* [What you have to do]:
Please answer these three questions from the Brussels transport text:
1. Which operator runs the buses, trams and metro in Brussels?
2. Which two regions surround the Brussels Capital Region?
3. In what year did the Brussels metro first open?

* [Extract provided]:
-*-*-
Brussels has an extensive network of both private or public transportation means. Public transportation includes Brussels buses, trams, the Brussels metro (all three operated by the STIB as well as a set of railway lines (operated by Infrabel) and railway stations served by public trains (operated by the SNCB). Bicycle-sharing and car-sharing public systems are also available. Air transport is available via one of the city's two airports (the Brussels National Airport and the Brussels-South Charleroi Airport), and boat transport is available via the Port of Brussels. The city is relatively car-dependent by northern European standards and is considered to be the most congested city in the world according to the Inrix traffic survey.

The complexity of the Belgian political landscape makes some transportation issues difficult to solve. The Brussels Capital Region is surrounded by the Flemish and Walloon regions, which means that the airports, as well as many roads serving Brussels (most notably the Brussels Ring) are located in the other two Belgian regions. In the Brussels Region itself, two ministers are currently responsible for transport: Pascal Smet for public transport and the port of Brussels and  for other transportation topics.

Metro and light rail

Brussels metro

The Brussels metro was first opened in 1976 and has been expanding since, to comprise as of 2009 a set of four metro lines serving a total of 60 metro stations, most of which are underground. Line 1 connects the Brussels-West station to the east of the city. Line 2 runs in a loop around the city centre. Line 5 runs between the west to the south-east of the city via the centre. Line 6 connects the King Baudouin Stadium at the north-west of Brussels, to the city centre, ending by a loop around the centre in the same way as line 2. Lines 3 and 4 are operated by major Brussels trams.
-*-*-
* [Data excerpts]:
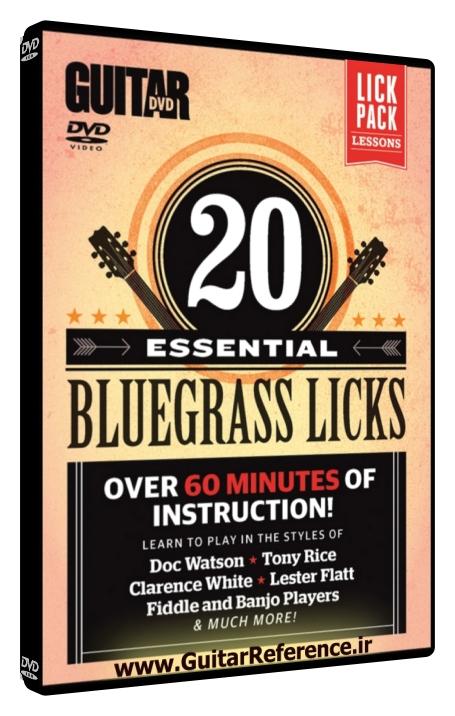 Guitar World - 20 Essential Bluegrass Licks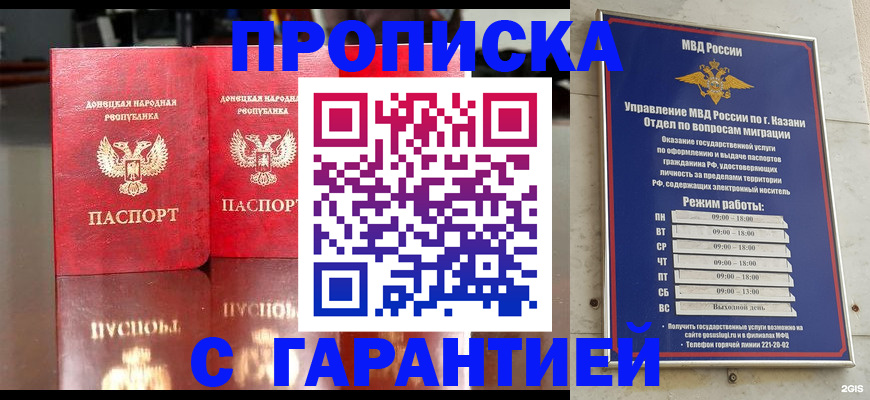 прописка 2025 в Удмуртии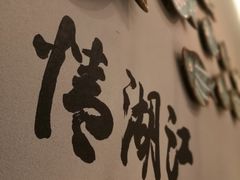 -江湖情酸菜鱼(万菱汇店)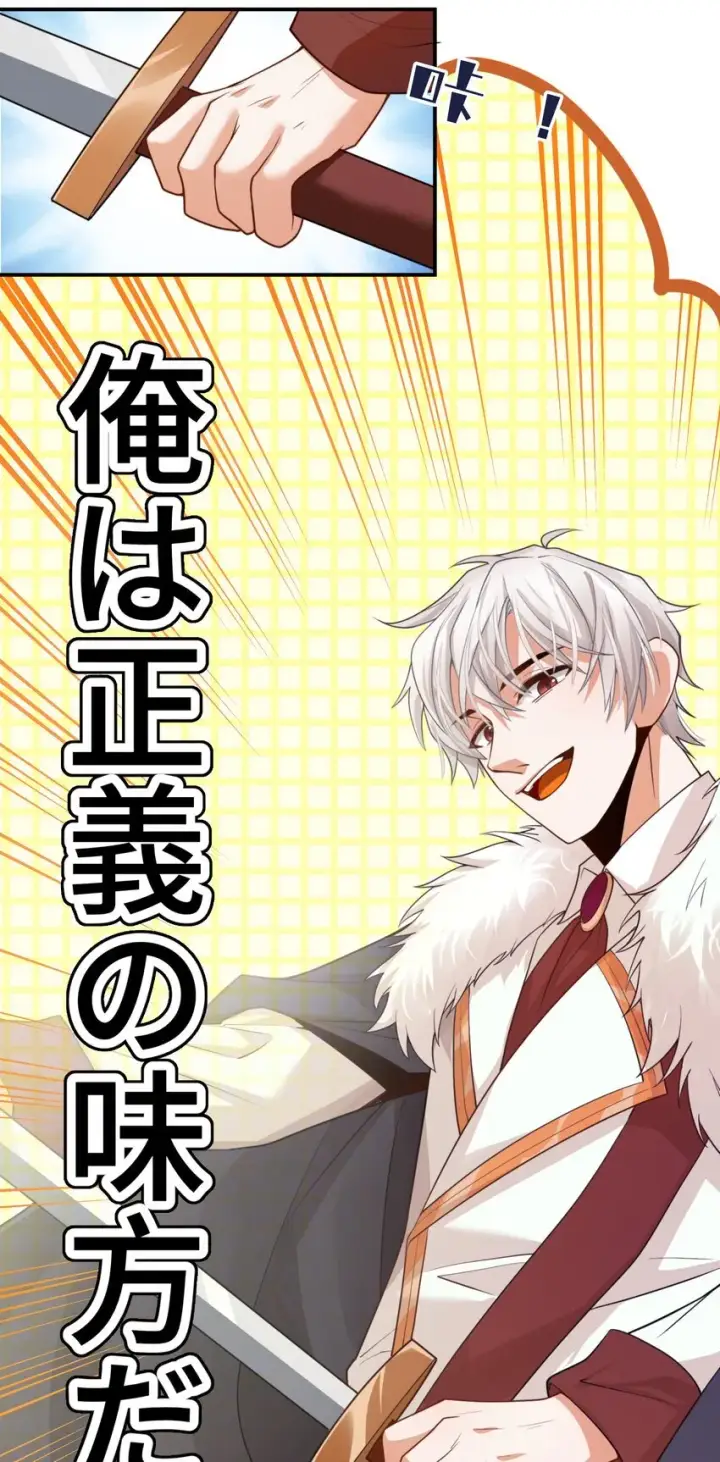 漫画《NPC命运觉醒曲》006 那个自由的世界，会是什么样子？第30张图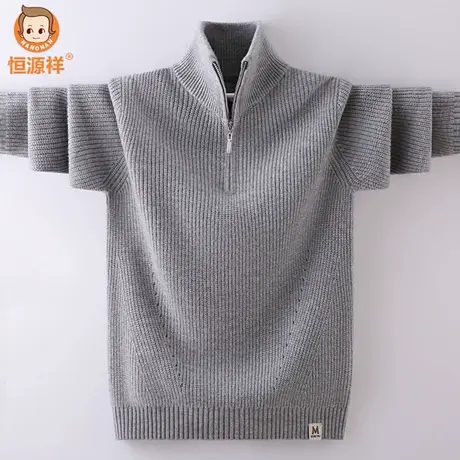 恒源祥儿童毛衣高领拉链打底衫秋冬中大童羊毛衫男童加厚针织衫图片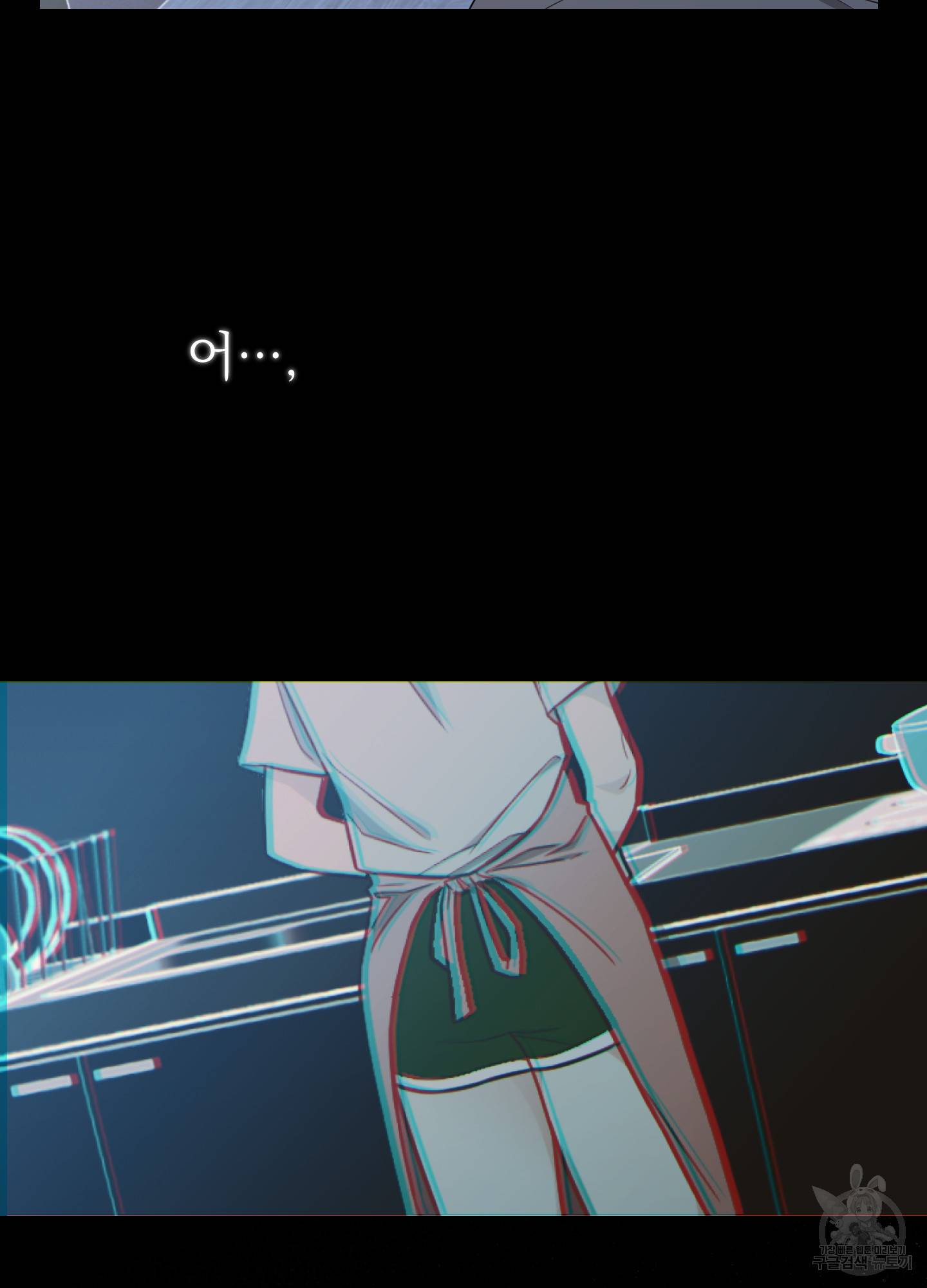 새디스틱 뷰티 외전 3화 4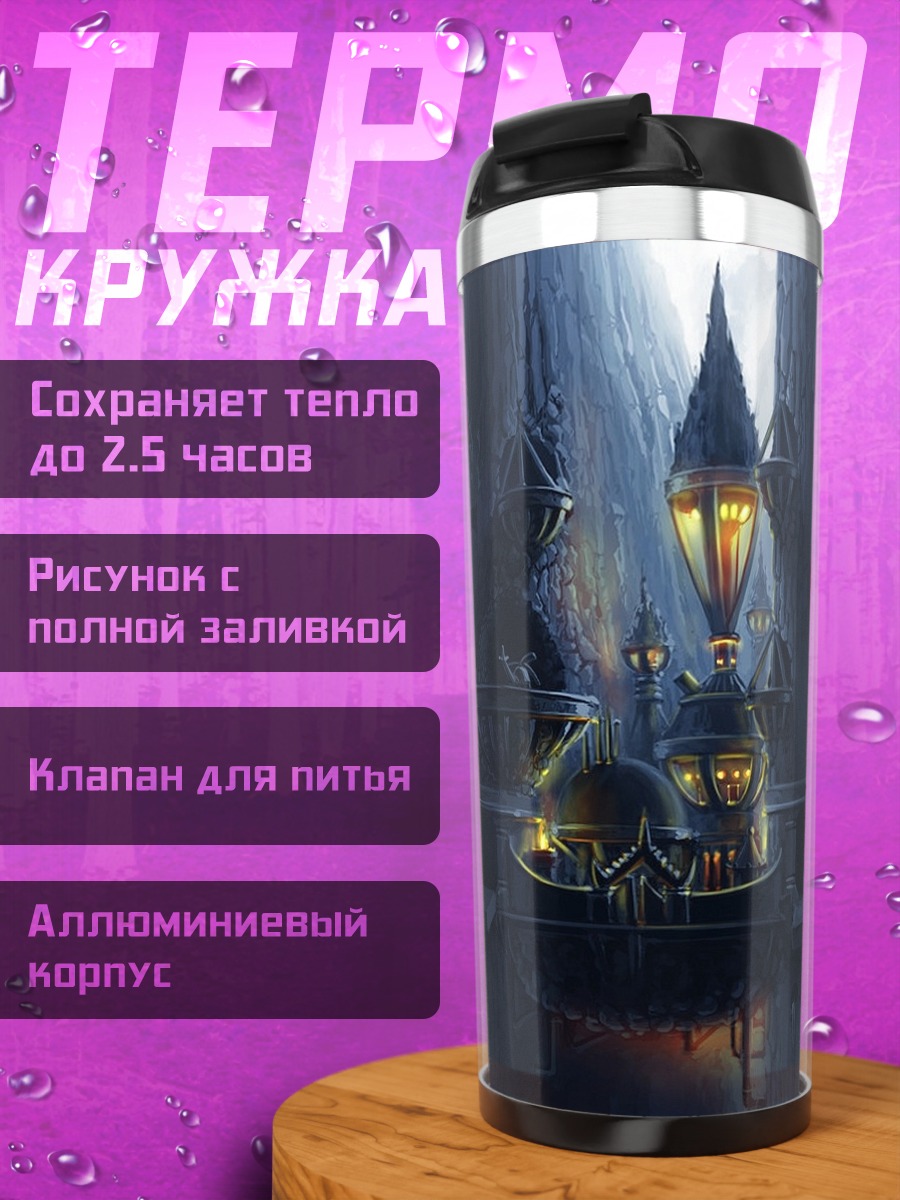 Термокружка Сказочный фонарь в пещере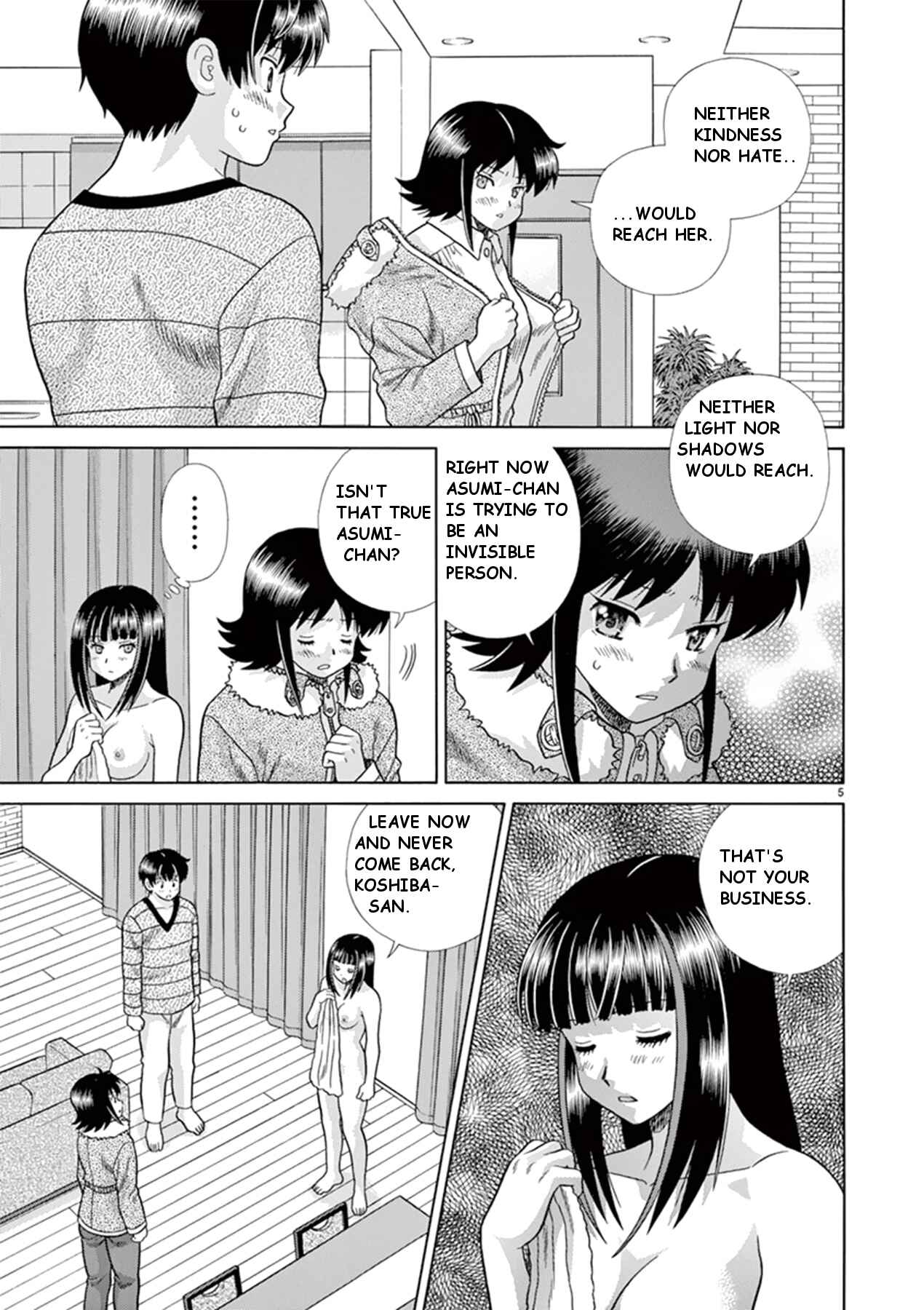 Page 5 Chapter 35 Toumei Ningen Kyoutei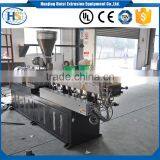 TPR Sole for Shoes Making Plastic Extrusion Machinery thumbnail-4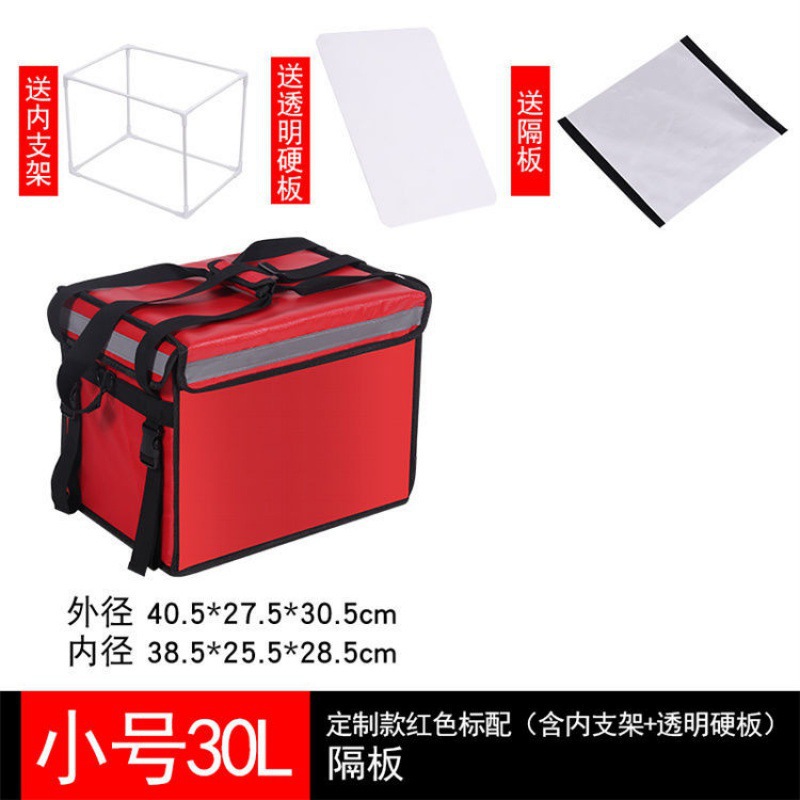 Caja de espuma para llevar caja Caja de aislamiento para llevar caja refrigerada caja de almacenamiento sin palabras caja de color equipo de jinete pierna corriendo crowdsourcing bolsa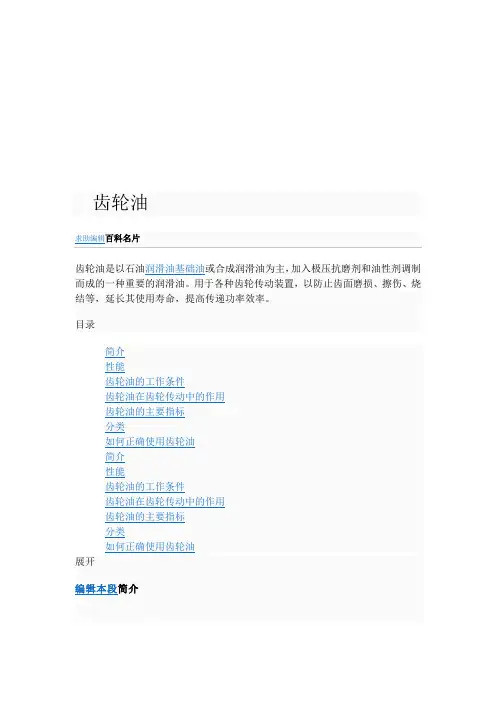 齿轮油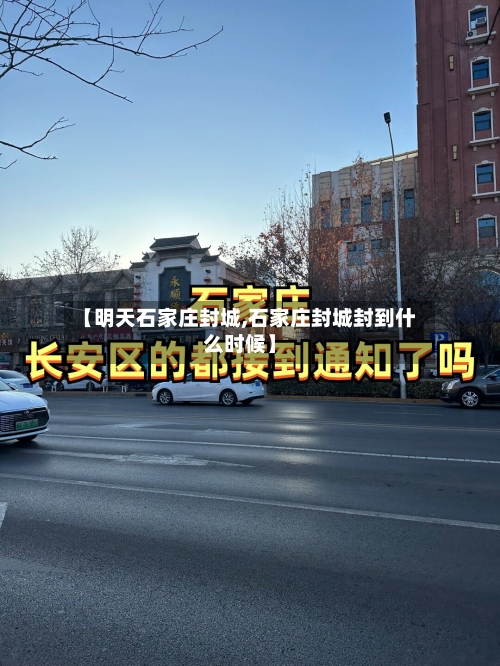 【明天石家庄封城,石家庄封城封到什么时候】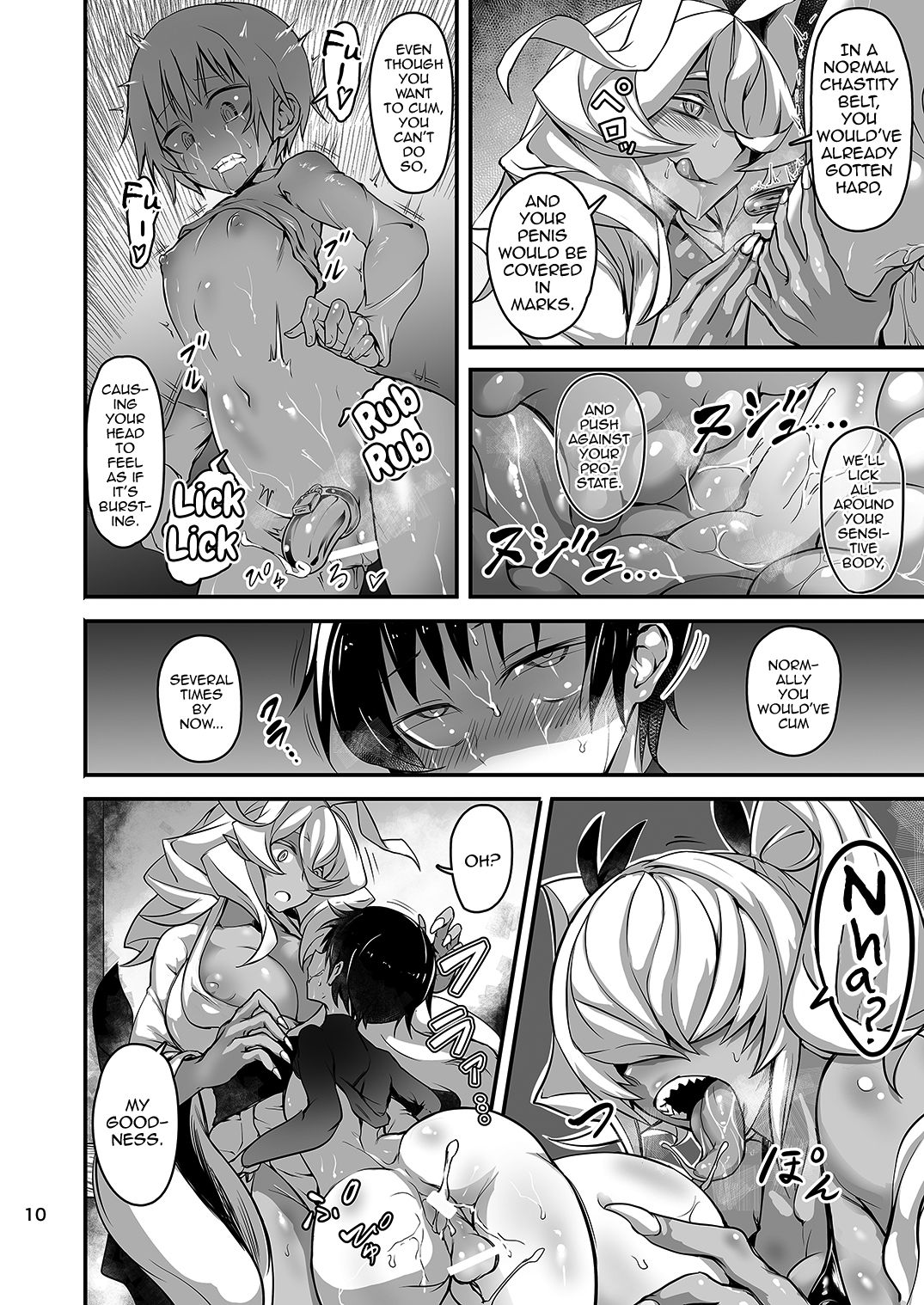 Akanameya page 10 full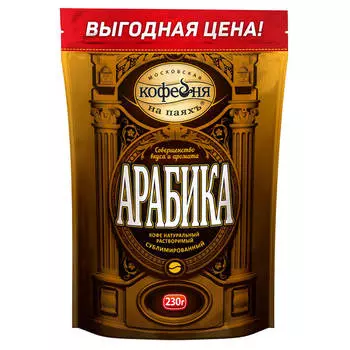 Кофе МКП Арабика 230г растворимый м/у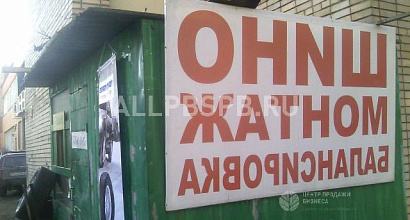 Готовый бизнес  шиномонтаж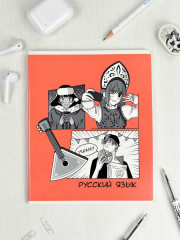Тетрадь предметная «Русский язык» - Фото 2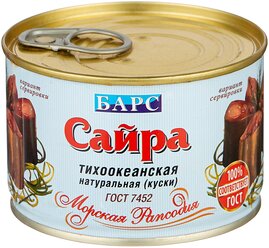 БАРС Сайра натуральная, 250 г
-*-*-
* [Your solution]:
1. The STIB.
2. The Flemish and Walloon regions.
3. 1976.